Despite the artiness of Faust’s live experience, Péron stated towards the end that “There is nothing serious about music – this is fun, the kind of music people laugh about.” The hype preceding Ultraísta’s U.S. premiere, however, proved thick enough that Nigel Godrich felt the need to puncture it as the band walked onstage around 11:00 p.m. “We haven’t played a note yet, so we could be terrible,” he deadpanned to the near-capacity crowd before Ultraísta launched into “Bad Insect,” whose mesmeric electronica textures and relentless groove exuded nervy tension.
As opening music for their eight-song set, Ultraísta chose classic jams by krautrock gurus Can – a conscious acknowledgment of that influence. Ultraísta’s songs build on similar layers of repetition, sometimes even recycling the same signature sounds song to song; there’s also a conspicuously irreverent absence of guitars. (Although Godrich did lay down some wonderful basslines between triggering samples and synths, his stage moves echoing those of his Atoms For Peace bandmate Flea.) Waronker – one of the most expressive drummers playing today, and Ultraísta’s bedrock – expertly rendered polyrhythms that seemed to repeat into infinity, yet with subtle variations that ratcheted up their intensity; his propulsive funky-drummer workout on “Our Song” might have been the night’s highlight.
Throughout the set, Godrich’s forward contributions to visionary Radiohead albums like Kid A and Thom Yorke’s solo album The Eraser revealed themselves, and vice versa.

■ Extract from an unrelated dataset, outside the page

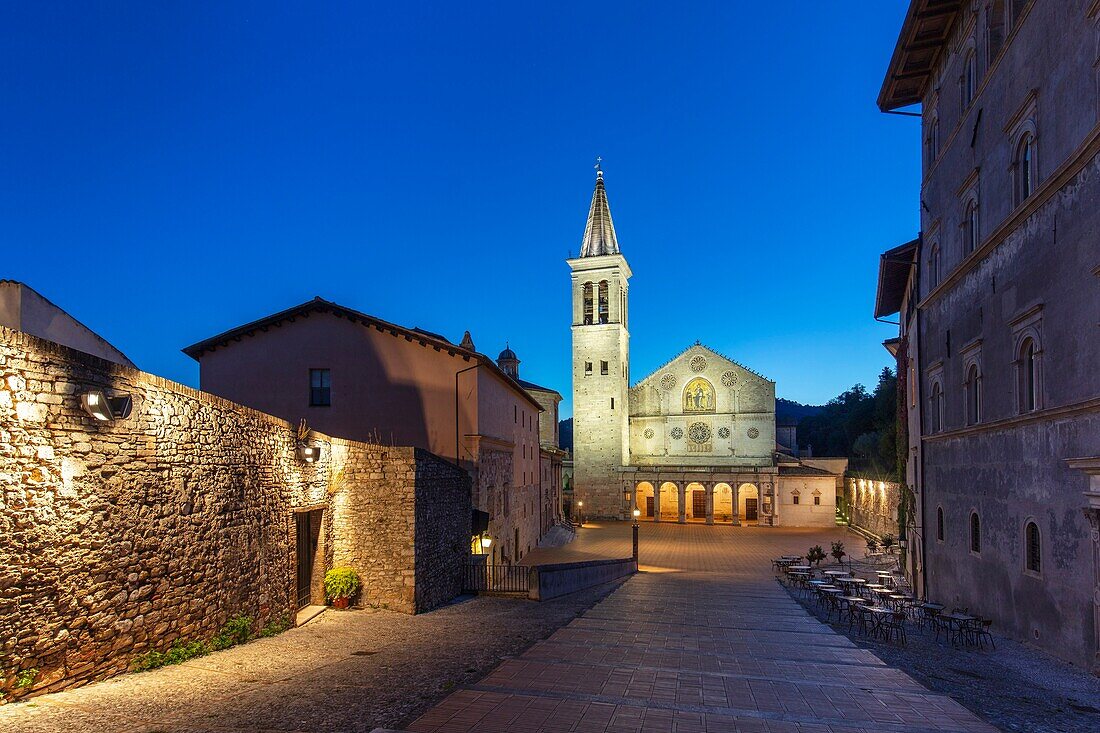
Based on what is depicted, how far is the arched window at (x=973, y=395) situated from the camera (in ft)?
50.3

On “Gold Dayzz,” Godrich stripped away studio trickery to leave just bass and drums, making Bettinson sound even more ethereal and compelling as she floated over the glitchy minimalism; other times, dancier numbers – like the acid-house-retro “Static Light” – throttled the venue’s subwoofers for a more physical, clubby vibe. Bettinson herself embraced artifice cleverly, sampling and looping her voice into a choral armada, making an evocative statement about individualism and technology in the process. Like Faust’s show earlier that night, Ultraísta’s performance wasn’t just about music: the artful visuals – lurid neon VHS test patterns, avant-garde videos sliced up like digital prisms, stark lighting à la David Lynch – proved an equally vivid component.
At the center was Bettinson, a reluctant siren evoking a combination of Marilyn Monroe and Eighties arthouse movies like Liquid Sky with her severe blonde bob and graphic-striped dress. Bettinson started the night as the group’s lesser-known member; by the end, however, she proved its breakout star. At first, her trademark detached vocals and plastic-fantastic persona suggested David Byrne in all his big-white-suit-era awkwardness; she grew in confidence and charisma, as the evening progressed, though, drawing whoops from the crowd on closer “Easier.” Over a groove suggesting the breakbeat from Mtume’s Eighties funk classic “Juicy Fruit,” Bettinson strayed powerfully from her intentionally monochromatic stylings into an attractive higher register, creating (gasp!) something resembling a catchy hook one might hear on the radio. That climax clarified Ultraísta’s success in achieving their mission: exploring just how much dynamism you can strip away, and what additional repetition you can add, while having the end result still resemble a pop song.